Anti-Teller County Bill Signed by Governor Polis

Battle lines getting drawn over enforcement of illegal immigration policies

~ by Rick Langenberg ~

Well, the gloves are off when it comes to illegal immigration across Colorado, with Governor Jared Polis drawing the bloodlines between rural and urban areas.

Last week, Polis put on his John Hancock autograph hat, when it came to Senate Bill 139. The bill would add immigration license outlets to a number of Division of Vehicle offices in such areas as Pueblo, Alamosa, Glenwood Springs, Lamar, and Montrose. This legislation has received much bipartisan support. 

But at the same time, he signed House Bill 1124, known as “Protect Colorado Residents From Federal Government Overreach,” or as the anti-Teller County bill, in some quarters. This legislation would bar federal agents from using local jails to hold suspected undocumented residents longer than their sentence requires. This would clash with a slew of recent cases at the jail in Divide. 

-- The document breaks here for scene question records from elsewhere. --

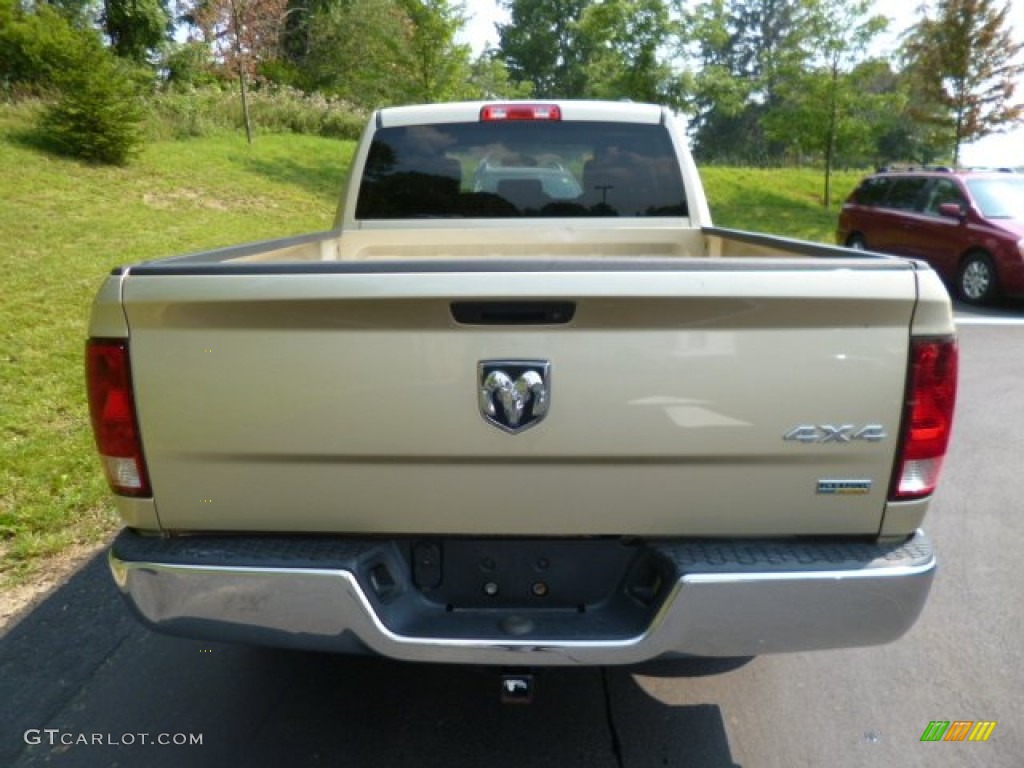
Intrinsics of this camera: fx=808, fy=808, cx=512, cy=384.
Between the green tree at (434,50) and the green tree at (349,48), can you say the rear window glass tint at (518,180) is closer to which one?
the green tree at (434,50)

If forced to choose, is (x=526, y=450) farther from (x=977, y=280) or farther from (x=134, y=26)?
(x=134, y=26)

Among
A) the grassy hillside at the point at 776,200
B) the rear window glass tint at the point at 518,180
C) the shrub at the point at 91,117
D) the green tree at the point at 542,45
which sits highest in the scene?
the green tree at the point at 542,45

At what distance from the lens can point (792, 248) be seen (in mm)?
2883

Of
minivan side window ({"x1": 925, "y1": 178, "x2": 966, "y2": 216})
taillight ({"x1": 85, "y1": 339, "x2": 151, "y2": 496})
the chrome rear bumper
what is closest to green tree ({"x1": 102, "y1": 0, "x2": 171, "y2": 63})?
minivan side window ({"x1": 925, "y1": 178, "x2": 966, "y2": 216})

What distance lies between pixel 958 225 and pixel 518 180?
9.22m

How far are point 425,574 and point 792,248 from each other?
1.72 metres

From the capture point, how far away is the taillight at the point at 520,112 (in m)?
4.36

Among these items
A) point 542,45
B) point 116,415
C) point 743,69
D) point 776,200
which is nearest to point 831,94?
point 776,200

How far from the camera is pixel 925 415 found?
2090mm

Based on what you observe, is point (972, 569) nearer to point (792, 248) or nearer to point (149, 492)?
point (792, 248)

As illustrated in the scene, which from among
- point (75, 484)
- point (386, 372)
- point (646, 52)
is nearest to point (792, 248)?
point (386, 372)

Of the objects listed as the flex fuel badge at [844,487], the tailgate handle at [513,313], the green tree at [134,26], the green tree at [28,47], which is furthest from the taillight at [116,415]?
the green tree at [134,26]

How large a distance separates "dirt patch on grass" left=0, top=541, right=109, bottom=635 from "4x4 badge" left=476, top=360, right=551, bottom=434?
2602 mm

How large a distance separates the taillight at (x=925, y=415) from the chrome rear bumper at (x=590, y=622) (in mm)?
204
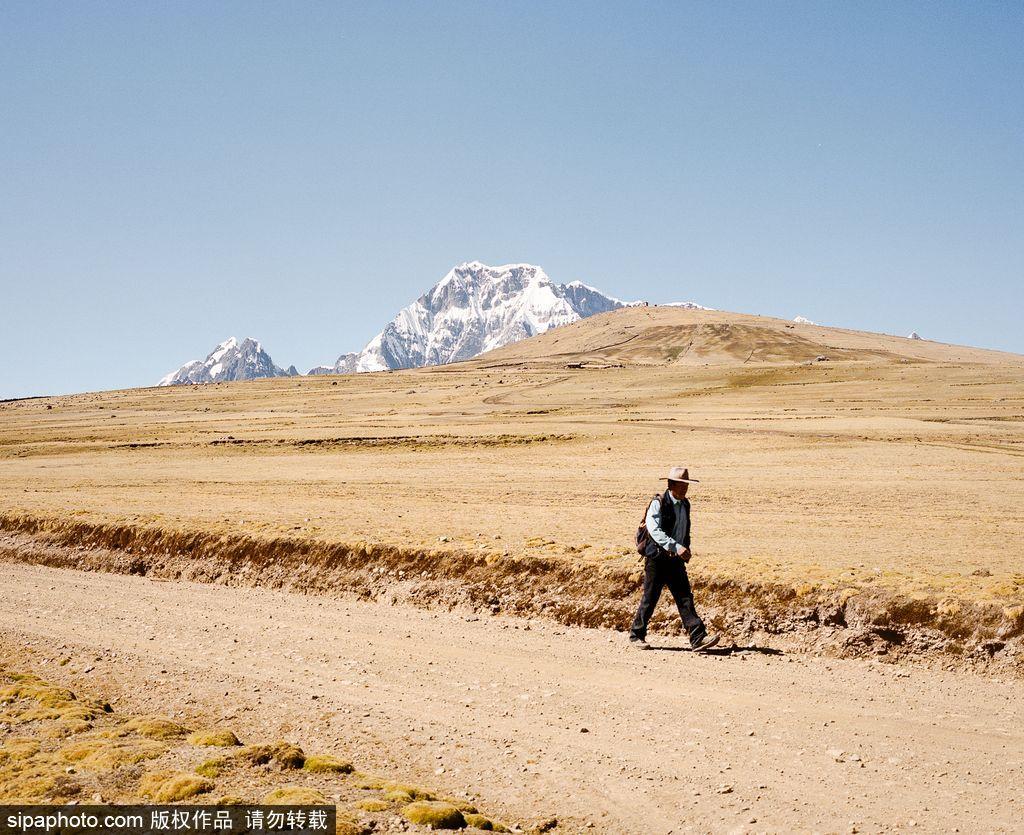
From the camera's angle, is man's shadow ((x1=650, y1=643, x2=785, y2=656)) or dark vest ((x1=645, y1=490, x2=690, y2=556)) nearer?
man's shadow ((x1=650, y1=643, x2=785, y2=656))

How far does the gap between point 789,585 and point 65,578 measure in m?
16.7

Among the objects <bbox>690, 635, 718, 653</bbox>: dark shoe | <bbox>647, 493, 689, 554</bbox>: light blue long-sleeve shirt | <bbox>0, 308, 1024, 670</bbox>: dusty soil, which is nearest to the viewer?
<bbox>690, 635, 718, 653</bbox>: dark shoe

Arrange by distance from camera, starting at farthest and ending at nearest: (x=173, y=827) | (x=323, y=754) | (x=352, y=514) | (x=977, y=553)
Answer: (x=352, y=514), (x=977, y=553), (x=323, y=754), (x=173, y=827)

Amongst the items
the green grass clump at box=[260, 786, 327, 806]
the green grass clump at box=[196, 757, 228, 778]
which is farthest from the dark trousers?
the green grass clump at box=[196, 757, 228, 778]

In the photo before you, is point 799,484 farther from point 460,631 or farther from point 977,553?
point 460,631

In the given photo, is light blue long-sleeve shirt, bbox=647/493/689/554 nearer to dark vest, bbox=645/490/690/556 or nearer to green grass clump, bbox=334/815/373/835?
dark vest, bbox=645/490/690/556

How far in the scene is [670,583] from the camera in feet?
39.6

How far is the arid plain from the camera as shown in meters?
12.5

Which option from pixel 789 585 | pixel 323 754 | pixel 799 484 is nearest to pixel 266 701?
pixel 323 754

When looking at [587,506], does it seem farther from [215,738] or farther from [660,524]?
[215,738]

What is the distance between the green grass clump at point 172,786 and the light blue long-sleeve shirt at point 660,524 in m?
7.13

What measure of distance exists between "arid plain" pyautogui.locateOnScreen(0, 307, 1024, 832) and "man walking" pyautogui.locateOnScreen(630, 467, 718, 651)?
69 cm

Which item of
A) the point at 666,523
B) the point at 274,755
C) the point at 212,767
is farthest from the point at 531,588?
the point at 212,767

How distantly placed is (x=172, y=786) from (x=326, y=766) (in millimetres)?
1504
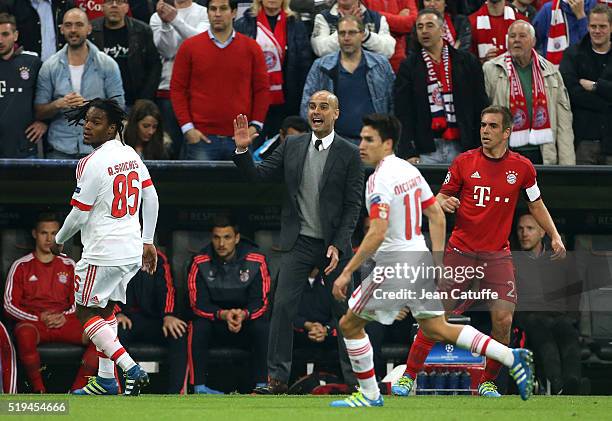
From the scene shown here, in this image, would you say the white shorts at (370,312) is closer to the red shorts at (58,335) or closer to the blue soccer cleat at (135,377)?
the blue soccer cleat at (135,377)

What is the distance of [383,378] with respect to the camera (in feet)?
37.7

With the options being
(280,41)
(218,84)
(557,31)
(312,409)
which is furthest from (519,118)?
(312,409)

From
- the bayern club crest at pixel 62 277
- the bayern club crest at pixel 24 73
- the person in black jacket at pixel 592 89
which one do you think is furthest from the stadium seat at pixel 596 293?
the bayern club crest at pixel 24 73

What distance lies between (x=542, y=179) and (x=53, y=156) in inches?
170

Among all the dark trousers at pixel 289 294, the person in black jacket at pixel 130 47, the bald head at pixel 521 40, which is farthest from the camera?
the person in black jacket at pixel 130 47

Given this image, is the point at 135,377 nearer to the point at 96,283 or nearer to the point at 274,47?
the point at 96,283

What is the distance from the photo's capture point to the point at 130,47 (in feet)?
39.6

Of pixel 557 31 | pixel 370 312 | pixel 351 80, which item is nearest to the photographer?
pixel 370 312

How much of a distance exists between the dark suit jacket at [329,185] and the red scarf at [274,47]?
208 cm

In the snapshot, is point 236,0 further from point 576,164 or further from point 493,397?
point 493,397

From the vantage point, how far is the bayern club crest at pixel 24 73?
11.6 m

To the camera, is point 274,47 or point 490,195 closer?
point 490,195

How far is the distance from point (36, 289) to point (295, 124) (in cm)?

Moreover, it appears to strike into the heart of a victory Teller obtained in its battle with the American Civil Liberties Union in supporting ICE (Immigration Customs Enforcement) prison hold requests. The court ruled in favor of the Teller County Sheriff’s Department’s cooperation agreement with ICE officials in honoring their detainer requests.

This case hinged on the predicament of a particular inmate, who is no longer in the Teller County jail. 

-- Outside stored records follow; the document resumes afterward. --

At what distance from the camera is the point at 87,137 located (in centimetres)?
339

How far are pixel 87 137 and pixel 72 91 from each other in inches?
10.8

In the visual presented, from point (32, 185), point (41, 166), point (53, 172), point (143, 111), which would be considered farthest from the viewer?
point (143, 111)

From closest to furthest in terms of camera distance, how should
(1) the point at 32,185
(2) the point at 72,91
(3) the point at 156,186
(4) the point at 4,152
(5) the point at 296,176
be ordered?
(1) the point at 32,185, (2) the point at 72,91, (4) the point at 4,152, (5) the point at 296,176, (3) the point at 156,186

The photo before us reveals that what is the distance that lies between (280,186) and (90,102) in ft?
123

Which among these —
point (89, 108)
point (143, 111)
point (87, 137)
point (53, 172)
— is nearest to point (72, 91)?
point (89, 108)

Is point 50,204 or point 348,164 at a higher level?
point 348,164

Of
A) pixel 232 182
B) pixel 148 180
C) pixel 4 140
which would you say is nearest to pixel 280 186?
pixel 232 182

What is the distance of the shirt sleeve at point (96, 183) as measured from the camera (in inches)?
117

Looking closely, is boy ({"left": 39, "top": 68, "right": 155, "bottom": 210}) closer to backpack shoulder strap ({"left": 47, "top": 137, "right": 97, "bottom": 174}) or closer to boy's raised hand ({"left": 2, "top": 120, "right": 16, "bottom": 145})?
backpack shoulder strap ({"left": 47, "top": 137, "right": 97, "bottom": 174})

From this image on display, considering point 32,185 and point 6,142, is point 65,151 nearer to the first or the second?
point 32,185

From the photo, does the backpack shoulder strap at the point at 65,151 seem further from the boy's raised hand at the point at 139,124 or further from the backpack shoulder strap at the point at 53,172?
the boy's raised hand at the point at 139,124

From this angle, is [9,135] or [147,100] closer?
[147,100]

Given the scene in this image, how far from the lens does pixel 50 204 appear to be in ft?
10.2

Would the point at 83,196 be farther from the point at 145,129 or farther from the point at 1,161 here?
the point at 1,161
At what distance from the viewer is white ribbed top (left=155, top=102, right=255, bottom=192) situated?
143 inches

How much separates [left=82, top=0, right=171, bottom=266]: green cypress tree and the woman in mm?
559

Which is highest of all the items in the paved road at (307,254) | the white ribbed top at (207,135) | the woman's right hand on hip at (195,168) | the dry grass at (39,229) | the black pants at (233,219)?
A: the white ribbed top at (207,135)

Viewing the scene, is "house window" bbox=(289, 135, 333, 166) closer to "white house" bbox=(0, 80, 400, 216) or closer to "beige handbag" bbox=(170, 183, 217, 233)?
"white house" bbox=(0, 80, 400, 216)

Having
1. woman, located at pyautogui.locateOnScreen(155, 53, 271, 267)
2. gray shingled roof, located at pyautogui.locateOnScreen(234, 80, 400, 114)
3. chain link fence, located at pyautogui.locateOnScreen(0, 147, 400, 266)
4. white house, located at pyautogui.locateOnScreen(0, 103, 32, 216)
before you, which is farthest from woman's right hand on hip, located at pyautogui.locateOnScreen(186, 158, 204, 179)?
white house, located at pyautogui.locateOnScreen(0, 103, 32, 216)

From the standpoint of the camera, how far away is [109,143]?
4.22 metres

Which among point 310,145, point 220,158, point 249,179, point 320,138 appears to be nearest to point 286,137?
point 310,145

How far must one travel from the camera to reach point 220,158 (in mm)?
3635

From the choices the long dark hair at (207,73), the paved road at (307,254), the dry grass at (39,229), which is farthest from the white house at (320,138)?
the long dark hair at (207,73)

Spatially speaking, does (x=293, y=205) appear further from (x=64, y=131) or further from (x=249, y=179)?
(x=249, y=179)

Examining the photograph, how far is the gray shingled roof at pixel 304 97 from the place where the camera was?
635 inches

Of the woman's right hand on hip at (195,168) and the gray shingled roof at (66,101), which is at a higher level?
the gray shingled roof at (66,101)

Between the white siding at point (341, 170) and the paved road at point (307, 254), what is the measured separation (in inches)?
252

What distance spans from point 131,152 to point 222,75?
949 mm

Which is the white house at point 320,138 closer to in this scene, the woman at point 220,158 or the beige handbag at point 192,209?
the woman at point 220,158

The way the state law was newly amended,  jail officials would only be permitted to inform ICE if a prisoner, who may be an illegal immigrant, is released. In the initial version and one endorsed by Polis, the law would not have even permitted local jail and law enforcement personnel to speak to ICE officials, period.

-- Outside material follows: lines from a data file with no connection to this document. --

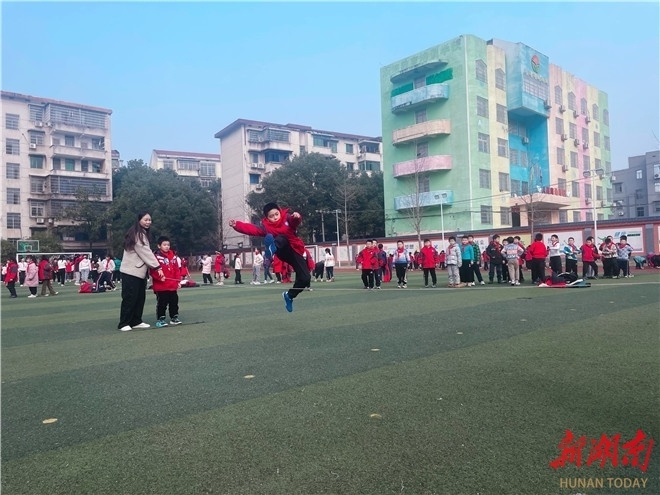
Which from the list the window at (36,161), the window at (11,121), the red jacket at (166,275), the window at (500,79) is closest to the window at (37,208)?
the window at (36,161)

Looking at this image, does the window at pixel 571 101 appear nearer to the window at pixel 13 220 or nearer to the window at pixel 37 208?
the window at pixel 37 208

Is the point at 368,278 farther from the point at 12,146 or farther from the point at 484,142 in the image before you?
the point at 12,146

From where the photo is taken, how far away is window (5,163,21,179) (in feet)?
172

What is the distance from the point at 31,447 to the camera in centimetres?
366

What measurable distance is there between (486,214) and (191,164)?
132 ft

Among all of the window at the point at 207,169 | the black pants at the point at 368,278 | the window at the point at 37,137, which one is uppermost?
the window at the point at 37,137

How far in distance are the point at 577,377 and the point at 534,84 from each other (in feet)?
163

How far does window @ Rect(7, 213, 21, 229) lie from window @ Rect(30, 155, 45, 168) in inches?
222

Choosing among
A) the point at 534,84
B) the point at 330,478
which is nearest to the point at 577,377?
the point at 330,478

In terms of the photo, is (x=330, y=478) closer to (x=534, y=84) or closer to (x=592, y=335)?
(x=592, y=335)

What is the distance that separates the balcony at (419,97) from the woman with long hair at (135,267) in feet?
130

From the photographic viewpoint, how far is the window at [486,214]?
1756 inches

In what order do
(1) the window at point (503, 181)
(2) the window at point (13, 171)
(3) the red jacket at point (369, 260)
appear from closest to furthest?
(3) the red jacket at point (369, 260) → (1) the window at point (503, 181) → (2) the window at point (13, 171)

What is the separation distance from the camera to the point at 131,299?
31.2ft
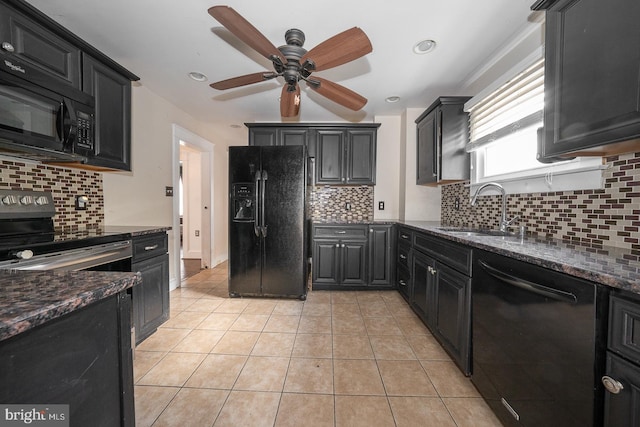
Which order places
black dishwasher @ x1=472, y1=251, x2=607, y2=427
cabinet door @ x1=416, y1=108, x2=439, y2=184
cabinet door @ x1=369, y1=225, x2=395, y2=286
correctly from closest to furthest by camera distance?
black dishwasher @ x1=472, y1=251, x2=607, y2=427 < cabinet door @ x1=416, y1=108, x2=439, y2=184 < cabinet door @ x1=369, y1=225, x2=395, y2=286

It also would nullify a 287g program that allows sheriff deputies to act as federal immigration officials in processing inmates at the jail.

Teller sheriff officials, though, are downplaying the new law, and believe they will experience some impacts initially.  But overall, they contend they won’t experience any substantial negative problems, especially in the movement to nullify the 287g program. This program was proposed originally as part of President Trump’s effort to crack down on illegal immigration on a national basis.

Greg Couch, the commander of the Teller County Sheriff’s Department, recently announced that more details will be released this week regarding the local impacts of the new immigration laws approved by state lawmakers and signed into law. “We have had a lot of requests from media outlets on this,” said Couch.

Couch, in a previous interview with TMJ, indicated that because Teller County already signed a contract with ICE, it would not be barred from partaking in the crackdown against illegal immigrants at the jail. This program sets the stage for training, with several members of the department, acting as federal immigration officers.

“What the bill does is prohibit a law enforcement officer from arresting or detaining an individual solely on the basis of a civil immigration detainer,” said Couch in a previous interview. “The reason it’s not going to affect us is that we are actually having three deputies federally deputized to act as federal agents in detaining people on federal immigration detainers. When we have our 287g program in place, our deputies are not acting as law enforcement officers, they are acting as federal agents.”

But as a result of the state legislation, no other counties in Colorado could partake in the 287g program. Teller County was the only county in the state that signed onto this program and agreed to do the training. A contract was signed at the end of last year.

Teller County Sheriff Jason Mikesell initially expressed an interest in the federal program in 2018, as their agency embarked on an aggressive effort to crack down on illegal drug cartels. They saw this another opportunity to achieve this goal by keeping tabs on illegal immigrants with criminal connections.

The new law has stirred mixed opinions across the state. Supporters of the measure say it will “prevent deceptive and illegal ICE enforcement tactics while restoring the trust of victims and immigrant communities in local law enforcement and our state court systems.”

Despite the big partisan fight over illegal immigration policies, Teller County has not exactly become a hotbed for these types of aliens. In recent years, Teller officials have cited only a handful of illegal immigrants annually.